**Task requirements:**
Reproduce the listing below word for word, keeping every line and its order unchanged.

════════════════

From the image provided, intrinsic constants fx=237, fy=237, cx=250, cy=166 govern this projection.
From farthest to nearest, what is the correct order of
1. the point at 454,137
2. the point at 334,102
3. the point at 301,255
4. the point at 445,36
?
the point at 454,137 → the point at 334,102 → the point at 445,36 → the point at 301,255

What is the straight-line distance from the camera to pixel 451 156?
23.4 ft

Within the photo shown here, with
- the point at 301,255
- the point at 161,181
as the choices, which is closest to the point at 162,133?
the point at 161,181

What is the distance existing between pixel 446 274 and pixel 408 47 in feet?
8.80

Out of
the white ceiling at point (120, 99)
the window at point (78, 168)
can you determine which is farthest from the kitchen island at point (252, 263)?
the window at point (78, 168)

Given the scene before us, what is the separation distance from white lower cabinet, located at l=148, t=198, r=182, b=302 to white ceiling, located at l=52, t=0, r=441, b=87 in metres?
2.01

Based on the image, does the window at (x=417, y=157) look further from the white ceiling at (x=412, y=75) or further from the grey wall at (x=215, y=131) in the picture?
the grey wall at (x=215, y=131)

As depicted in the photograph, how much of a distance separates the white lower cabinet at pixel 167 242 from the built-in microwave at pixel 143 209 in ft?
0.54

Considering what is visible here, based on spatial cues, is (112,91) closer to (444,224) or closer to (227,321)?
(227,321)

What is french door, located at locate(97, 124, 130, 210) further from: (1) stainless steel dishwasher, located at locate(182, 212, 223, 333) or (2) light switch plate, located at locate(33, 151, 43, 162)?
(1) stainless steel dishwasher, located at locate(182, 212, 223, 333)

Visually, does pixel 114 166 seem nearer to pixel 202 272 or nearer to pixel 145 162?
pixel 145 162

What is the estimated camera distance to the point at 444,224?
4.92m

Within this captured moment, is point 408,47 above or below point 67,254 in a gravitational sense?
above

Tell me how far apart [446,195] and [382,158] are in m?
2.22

════════════════

**Finished task:**
From the image provided, intrinsic constants fx=237, fy=237, cx=250, cy=166 govern this projection.
From farthest to nearest, what is the correct order of
1. the point at 454,137
2. the point at 334,102
3. the point at 301,255
4. the point at 445,36
?
the point at 454,137 → the point at 334,102 → the point at 445,36 → the point at 301,255

What is the straight-line distance from the camera to pixel 451 156?
23.4 ft

Within the photo shown here, with
- the point at 301,255
- the point at 161,181
as the choices, which is closest to the point at 162,133?
the point at 161,181

What is the distance existing between pixel 446 274 and pixel 408 47 in feet?
8.80

Out of
the white ceiling at point (120, 99)
the window at point (78, 168)
can you determine which is farthest from the kitchen island at point (252, 263)?
the window at point (78, 168)

Given the scene before us, what is the separation distance from white lower cabinet, located at l=148, t=198, r=182, b=302 to white ceiling, located at l=52, t=0, r=441, b=87 in metres?
2.01

Based on the image, does the window at (x=417, y=157) look further from the white ceiling at (x=412, y=75) or further from the grey wall at (x=215, y=131) in the picture?
the grey wall at (x=215, y=131)

As depicted in the photograph, how much of a distance separates the white lower cabinet at pixel 167 242 from the built-in microwave at pixel 143 209 in ft?
0.54

Considering what is visible here, based on spatial cues, is (112,91) closer to (444,224) or closer to (227,321)?
(227,321)

What is french door, located at locate(97, 124, 130, 210) further from: (1) stainless steel dishwasher, located at locate(182, 212, 223, 333) or (2) light switch plate, located at locate(33, 151, 43, 162)?
(1) stainless steel dishwasher, located at locate(182, 212, 223, 333)

Visually, does pixel 114 166 seem nearer to pixel 202 272 or nearer to pixel 145 162?
pixel 145 162

What is the estimated camera distance to the point at 444,224?
4.92m

Within this captured moment, is point 408,47 above or below point 67,254 in a gravitational sense?
above

Tell me how far apart [446,195] and [382,158] are in m?
2.22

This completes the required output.